Saturday, November 9, 2013

Violent Deaths

My brother was murdered and I spared all my family members the pain of seeing him before he was embalmed. Was I right?



In the past, it was more commonplace to spare the family from the gory details of one’s violent or tragic death. More often than not, it was more acceptable for the relatives of victims of murder, accidents, or an individuals who have taken his or her own life, to not be shown details of the gruesome scene. It was considered to be more harmful to them.

But recent findings have shown otherwise. They conducted several studies where the victims were later shown photos of their loved one right after the moment of death and before clean-up began. Their reactions were all surprisingly the same: “Is that all?”

And here’s why. Our imaginations are usually more vivid than the truth. Seeing all the gory details triggers something in us that starts to accept that that the loved one has died for certain. But not seeing the gruesome scene at all makes us conjure up all sorts of vivid things in our mind, many of which may be gross exaggerations of what actually is the truth.

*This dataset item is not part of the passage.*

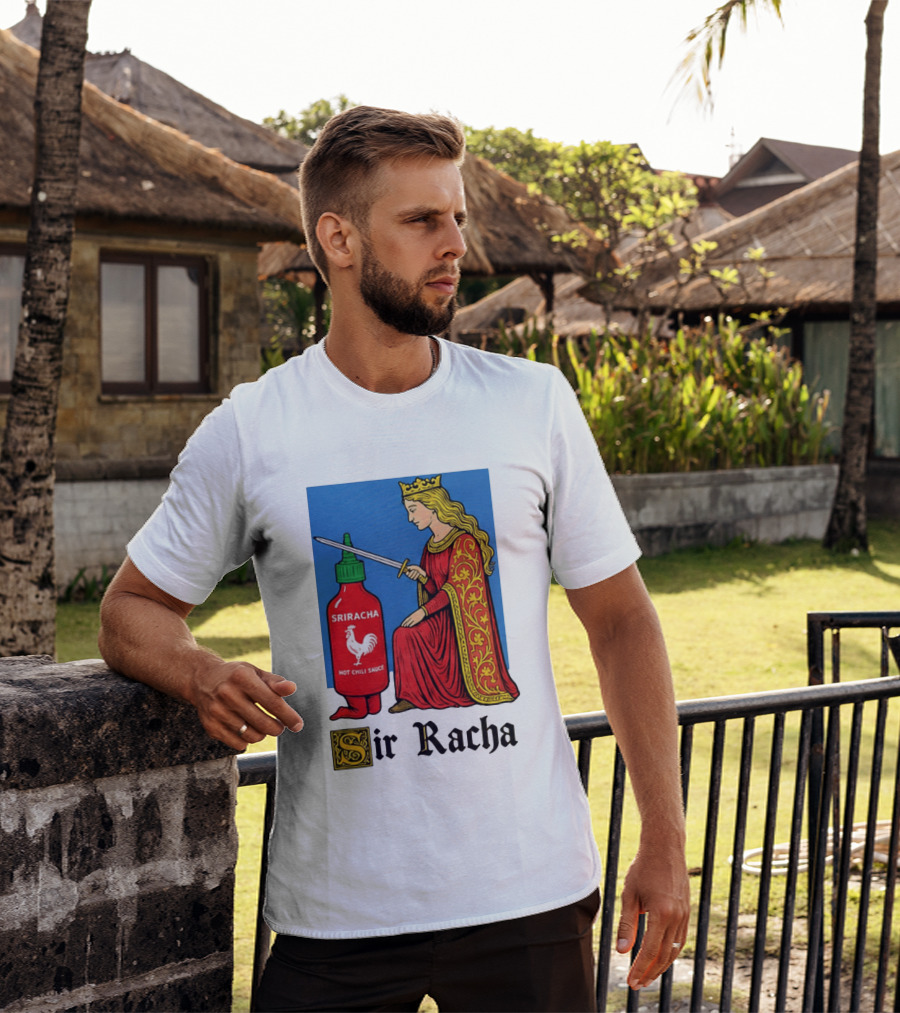 Sir Racha Sriracha Hot Chili Sauce Royalty Knight Royals T-Shirt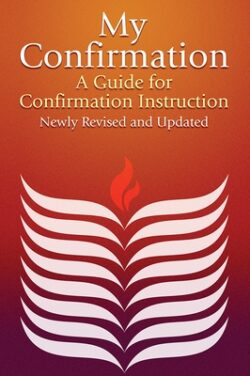 My Confirmation: A Guide for Confirmation Instruction (Revised)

Let me illustrate, when Senator Ninoy Aquino was murdered in 1983, his remains lay in state complete with powder burns, gunshot wound on the chin, and bloodied jacket. Can anyone dispute that he actually died? Probably not. Reality has set in. Is this the way we’ll always remember him? Probably not. We most likely remember him as he appears on the 500 peso bill. Why? Because our bodies and spirits have begun to heal and has filtered out most of the bad memories.

Now fast forward to 2009. Did any of us see Princess Diana’s body? No. Are we certain she has actually died? On the surface we all do. But deep inside, are we certain? None of us really know for sure do we? Although we mourned like the rest of the world, a part of us, deep within our psyche still thinks she is off somewhere secret with Dodi Al Fayed living privately away from the public eye.

If your relatives are in poor health that showing them the gory details would be more detrimental to them, then I suggest you spare them the gruesome scene. But if in all honestly you really think they would be able to handle it, then do not deprive them of this sad but powerful event in the healing process.